Les zones à faibles émissions (ZFE) vont se multiplier en France cette année. Et l’an prochain, les critères d’ancienneté seront durcis et les PV envoyés par des systèmes automatiques. Respirera-t-on mieux ? Hélas, non…

Vignette Crit’air et zone à faibles émissions : pourquoi ça ne marchera pas

L’an prochain, environ 20 % du parc motorisé d’Ile de France sera interdit de circulation en semaine de 8h00 à 20h0 dans le périmètre de l’A86. En effet, avec le ciblage des Crit’air 3, opportunément reporté après les élections régionales, seront bannies les voitures essence d’avant 2006, diesel d’avant 2011 et les motos d’avant 2007.

En France, ces exclusions vont s’appliquer plus ou moins durement à 272 nouvelles villes, faisant passer le nombre de communes classées ZFE de 239 à 511. D’ici 2025, toute communauté d’agglomérations de plus de 150 000 habitants devra s’y convertir.

Bref, la petite vignette de couleur, ce n’est plus seulement un truc de Parigot.

==========

Travail demandé.
1. Dites si chacune de ces affirmations correspond au texte sur les ZFE, par oui ou par non, en citant les mots du texte qui tranchent : (a) le nombre de communes classées ZFE va passer de 239 à 511 ; (b) les motos d'avant 2011 seront bannies ; (c) d'ici 2025, toute communauté d'agglomérations de plus de 100 000 habitants devra devenir une ZFE.
2. Recopiez sans rien changer le passage du texte sur les ZFE qui commence à « Vignette Crit’air et » et se termine à « motos d’avant 2007. ».
Les données qui viennent ensuite sont un matériau à part, sans rapport avec le texte.

==========

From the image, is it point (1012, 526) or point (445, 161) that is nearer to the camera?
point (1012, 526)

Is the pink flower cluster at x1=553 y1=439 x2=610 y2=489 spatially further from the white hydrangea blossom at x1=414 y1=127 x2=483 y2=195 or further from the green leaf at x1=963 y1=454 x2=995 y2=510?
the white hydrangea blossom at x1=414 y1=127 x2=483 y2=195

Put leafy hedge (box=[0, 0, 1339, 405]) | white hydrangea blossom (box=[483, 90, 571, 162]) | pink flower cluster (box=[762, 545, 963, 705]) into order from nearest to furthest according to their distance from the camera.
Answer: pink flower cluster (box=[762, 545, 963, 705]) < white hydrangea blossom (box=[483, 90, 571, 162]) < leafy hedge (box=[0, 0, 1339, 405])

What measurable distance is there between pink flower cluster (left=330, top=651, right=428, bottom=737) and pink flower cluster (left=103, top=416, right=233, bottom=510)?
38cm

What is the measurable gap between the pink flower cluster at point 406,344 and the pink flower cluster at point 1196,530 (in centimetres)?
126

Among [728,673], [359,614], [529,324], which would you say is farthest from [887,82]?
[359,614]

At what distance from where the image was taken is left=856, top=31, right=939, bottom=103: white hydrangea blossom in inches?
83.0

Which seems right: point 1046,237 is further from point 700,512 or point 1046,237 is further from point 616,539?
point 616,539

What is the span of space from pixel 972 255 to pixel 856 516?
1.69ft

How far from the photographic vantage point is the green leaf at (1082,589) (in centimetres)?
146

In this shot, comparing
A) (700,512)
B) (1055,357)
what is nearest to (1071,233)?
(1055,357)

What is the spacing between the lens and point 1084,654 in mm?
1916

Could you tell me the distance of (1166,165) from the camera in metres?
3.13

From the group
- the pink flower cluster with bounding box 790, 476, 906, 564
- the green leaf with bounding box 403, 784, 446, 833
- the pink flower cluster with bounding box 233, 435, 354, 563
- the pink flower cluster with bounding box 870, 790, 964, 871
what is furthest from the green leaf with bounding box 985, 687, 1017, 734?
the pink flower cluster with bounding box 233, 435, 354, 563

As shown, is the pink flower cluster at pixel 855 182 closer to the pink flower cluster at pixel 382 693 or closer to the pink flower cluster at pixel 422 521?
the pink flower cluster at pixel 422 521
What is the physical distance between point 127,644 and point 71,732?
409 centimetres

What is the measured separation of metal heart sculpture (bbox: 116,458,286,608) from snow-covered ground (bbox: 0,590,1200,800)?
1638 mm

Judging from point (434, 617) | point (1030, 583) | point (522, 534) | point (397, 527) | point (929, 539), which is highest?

==========

Réponses fournies.
1.
(a) Oui : « faisant passer le nombre de communes classées ZFE de 239 à 511 ».
(b) Non : « les motos d’avant 2007 ».
(c) Non : « toute communauté d’agglomérations de plus de 150 000 habitants devra s’y convertir ».

2.
Vignette Crit’air et zone à faibles émissions : pourquoi ça ne marchera pas

L’an prochain, environ 20 % du parc motorisé d’Ile de France sera interdit de circulation en semaine de 8h00 à 20h0 dans le périmètre de l’A86. En effet, avec le ciblage des Crit’air 3, opportunément reporté après les élections régionales, seront bannies les voitures essence d’avant 2006, diesel d’avant 2011 et les motos d’avant 2007.